What is the risk of this vaccine if I give it to people? The transportation system I was talking about is contaminated . In the pharmacological sense, it is already called contaminated when it is 99% pure. Even if I only have 1% contamination, then such a preparation is already “dirty”.
RM: What does it mean exactly? Where is the pollution coming from? Is that the active material? Or what is the impurity?
DR. HOCKERTZ: The active material, ie the RNA, can be produced relatively cleanly.
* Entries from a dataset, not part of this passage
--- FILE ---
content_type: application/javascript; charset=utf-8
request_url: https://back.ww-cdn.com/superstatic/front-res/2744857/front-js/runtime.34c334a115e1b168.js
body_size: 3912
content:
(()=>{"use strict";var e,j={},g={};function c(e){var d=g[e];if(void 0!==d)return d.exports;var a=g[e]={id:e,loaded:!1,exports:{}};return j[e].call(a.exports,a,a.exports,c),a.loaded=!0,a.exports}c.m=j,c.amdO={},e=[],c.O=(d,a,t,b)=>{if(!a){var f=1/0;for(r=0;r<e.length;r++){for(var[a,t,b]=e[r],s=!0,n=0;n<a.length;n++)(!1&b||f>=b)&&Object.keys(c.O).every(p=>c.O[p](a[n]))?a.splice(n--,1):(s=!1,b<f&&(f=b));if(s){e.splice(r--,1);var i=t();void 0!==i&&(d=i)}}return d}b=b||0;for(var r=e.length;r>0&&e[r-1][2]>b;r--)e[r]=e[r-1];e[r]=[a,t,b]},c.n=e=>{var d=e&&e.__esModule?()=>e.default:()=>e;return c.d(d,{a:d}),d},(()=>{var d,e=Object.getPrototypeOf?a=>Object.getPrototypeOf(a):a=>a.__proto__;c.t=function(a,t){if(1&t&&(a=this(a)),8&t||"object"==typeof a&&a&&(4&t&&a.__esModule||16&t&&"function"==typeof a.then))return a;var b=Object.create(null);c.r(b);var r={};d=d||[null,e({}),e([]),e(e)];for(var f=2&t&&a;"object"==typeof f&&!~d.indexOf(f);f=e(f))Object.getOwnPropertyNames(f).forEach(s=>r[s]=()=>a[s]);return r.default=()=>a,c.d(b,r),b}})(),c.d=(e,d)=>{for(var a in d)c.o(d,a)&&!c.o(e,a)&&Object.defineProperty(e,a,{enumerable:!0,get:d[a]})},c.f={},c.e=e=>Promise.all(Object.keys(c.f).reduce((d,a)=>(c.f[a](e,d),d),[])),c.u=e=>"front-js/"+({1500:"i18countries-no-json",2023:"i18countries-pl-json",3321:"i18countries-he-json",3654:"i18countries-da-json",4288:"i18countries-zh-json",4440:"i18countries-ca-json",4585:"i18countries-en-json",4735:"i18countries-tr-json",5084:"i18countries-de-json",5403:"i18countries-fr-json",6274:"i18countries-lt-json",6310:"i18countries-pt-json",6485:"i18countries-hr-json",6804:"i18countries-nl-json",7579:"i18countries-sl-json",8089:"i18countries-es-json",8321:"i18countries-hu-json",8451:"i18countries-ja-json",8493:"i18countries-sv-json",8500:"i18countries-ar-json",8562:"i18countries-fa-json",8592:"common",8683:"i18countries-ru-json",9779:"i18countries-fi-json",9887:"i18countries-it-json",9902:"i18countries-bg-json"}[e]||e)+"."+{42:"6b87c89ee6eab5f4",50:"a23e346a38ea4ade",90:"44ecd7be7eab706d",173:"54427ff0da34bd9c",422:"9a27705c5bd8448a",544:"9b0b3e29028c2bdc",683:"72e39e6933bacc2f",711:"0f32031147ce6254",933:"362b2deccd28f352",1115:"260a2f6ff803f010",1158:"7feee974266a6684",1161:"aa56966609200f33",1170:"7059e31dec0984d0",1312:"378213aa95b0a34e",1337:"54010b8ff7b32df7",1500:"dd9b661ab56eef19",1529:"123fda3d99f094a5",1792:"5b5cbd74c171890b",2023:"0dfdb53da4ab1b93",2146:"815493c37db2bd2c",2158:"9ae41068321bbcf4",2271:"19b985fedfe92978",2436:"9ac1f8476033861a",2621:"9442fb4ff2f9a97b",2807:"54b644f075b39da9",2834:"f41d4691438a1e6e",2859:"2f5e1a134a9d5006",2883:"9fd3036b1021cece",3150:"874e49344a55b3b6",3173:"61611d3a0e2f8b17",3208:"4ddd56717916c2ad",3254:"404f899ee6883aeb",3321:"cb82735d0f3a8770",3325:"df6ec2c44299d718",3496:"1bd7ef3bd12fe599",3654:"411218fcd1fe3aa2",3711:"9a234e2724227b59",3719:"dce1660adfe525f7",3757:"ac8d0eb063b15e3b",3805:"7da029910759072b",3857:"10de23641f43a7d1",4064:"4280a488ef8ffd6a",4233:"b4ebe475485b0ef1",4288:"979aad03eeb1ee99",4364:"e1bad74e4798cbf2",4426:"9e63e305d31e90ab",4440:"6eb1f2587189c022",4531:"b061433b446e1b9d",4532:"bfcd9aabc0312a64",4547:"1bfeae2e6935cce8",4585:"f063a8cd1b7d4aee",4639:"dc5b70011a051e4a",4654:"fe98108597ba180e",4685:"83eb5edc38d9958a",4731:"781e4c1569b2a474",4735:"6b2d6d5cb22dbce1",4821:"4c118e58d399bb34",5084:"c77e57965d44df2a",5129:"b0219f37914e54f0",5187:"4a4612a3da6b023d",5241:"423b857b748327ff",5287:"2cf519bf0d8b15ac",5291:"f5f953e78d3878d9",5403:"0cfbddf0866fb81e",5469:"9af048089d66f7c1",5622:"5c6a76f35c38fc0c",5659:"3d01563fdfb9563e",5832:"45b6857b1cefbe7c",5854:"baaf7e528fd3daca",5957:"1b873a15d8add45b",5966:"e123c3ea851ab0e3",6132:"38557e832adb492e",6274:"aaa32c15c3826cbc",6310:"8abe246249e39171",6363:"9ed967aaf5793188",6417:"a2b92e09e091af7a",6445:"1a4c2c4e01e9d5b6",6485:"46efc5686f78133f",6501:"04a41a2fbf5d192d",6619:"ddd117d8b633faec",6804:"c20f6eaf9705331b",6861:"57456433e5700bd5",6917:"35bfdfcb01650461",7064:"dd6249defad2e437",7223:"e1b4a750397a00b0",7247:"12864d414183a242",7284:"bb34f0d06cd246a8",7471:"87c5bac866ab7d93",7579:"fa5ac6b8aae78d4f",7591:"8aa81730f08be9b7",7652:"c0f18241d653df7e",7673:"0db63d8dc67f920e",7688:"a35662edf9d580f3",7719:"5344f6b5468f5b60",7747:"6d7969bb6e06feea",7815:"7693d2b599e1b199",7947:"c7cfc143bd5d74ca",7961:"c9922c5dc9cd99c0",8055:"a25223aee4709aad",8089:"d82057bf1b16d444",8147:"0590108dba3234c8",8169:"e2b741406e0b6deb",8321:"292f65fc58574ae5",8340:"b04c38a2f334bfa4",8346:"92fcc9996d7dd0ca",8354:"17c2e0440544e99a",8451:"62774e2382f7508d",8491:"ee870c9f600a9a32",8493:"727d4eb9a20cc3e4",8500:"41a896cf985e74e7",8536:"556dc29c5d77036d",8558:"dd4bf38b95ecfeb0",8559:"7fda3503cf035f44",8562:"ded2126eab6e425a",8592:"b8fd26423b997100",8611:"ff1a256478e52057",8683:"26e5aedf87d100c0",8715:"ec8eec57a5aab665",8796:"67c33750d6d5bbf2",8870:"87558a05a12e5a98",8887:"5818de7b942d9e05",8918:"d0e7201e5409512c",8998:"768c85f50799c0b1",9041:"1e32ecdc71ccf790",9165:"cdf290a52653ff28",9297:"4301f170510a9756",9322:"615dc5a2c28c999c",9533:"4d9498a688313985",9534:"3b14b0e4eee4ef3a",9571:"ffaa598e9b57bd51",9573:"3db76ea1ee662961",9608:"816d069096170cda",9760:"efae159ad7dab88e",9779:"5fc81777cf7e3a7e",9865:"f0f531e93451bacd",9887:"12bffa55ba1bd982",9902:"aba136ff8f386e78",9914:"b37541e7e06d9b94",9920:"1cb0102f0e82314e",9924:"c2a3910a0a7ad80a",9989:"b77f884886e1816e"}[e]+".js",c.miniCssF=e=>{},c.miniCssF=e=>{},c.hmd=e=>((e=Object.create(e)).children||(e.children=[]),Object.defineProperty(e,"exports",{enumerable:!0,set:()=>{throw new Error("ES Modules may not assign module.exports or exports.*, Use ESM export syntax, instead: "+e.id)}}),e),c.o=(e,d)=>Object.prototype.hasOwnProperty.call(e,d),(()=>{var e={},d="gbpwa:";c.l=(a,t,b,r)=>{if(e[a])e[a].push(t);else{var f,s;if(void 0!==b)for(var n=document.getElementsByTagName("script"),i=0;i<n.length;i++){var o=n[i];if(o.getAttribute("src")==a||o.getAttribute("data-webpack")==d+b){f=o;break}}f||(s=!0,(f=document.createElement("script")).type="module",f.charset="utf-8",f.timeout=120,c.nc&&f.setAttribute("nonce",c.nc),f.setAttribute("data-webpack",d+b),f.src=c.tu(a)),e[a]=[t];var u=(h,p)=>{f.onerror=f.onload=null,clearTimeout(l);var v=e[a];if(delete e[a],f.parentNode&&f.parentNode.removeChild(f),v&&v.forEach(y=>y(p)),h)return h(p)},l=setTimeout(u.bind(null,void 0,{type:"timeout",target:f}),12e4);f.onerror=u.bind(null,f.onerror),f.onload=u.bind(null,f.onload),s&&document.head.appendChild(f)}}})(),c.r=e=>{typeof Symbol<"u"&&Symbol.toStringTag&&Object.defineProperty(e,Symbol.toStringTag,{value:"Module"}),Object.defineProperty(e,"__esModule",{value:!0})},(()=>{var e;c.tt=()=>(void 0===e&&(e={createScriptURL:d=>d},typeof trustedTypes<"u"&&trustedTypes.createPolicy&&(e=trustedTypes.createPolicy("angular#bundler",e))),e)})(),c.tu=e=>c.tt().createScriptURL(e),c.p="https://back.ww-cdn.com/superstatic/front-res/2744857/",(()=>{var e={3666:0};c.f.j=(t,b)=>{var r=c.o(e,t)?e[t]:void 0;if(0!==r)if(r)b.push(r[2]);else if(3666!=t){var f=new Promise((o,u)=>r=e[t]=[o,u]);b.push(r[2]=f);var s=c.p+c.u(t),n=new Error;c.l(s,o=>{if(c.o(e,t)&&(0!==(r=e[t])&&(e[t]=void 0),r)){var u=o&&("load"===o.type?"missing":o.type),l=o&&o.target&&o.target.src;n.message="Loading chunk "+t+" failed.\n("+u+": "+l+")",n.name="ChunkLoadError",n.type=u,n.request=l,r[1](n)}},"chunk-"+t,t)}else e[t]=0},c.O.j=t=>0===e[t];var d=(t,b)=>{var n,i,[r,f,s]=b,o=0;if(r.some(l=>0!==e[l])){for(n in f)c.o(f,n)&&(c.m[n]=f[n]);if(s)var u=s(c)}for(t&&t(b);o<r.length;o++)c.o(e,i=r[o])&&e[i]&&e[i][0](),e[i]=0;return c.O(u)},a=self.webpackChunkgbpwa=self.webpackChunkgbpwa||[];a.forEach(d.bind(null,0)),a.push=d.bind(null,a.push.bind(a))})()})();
But this must be protected because our body has very active systems to kill or destroy this material extracellularly. That also makes sense because the body wants to protect itself from free RNA being in the body. For example, if cells were to break, RNA would also be released. That is why the RNA that is now being produced in the laboratory has to be packaged in a carrier system. And these are nanosomes or liposomes, these are lipids, these are envelopes, and these are to be regarded as an impurity per se, because they are a type of dosage form. And from our experience, these nanosomes, liposomes, are very difficult to actually produce highly pure.
Why does the whole thing have to be extremely pure? Because we don’t have a so-called no-effect level in the immune system. That means that we don’t have an area in the immune system where we say the immune system doesn’t recognize that, that is subliminal. That means we have to look very carefully at what we are offering the immune system together with a genetic material. That takes time, that requires toxicological expertise. And in my opinion that has not happened so far due to lack of time.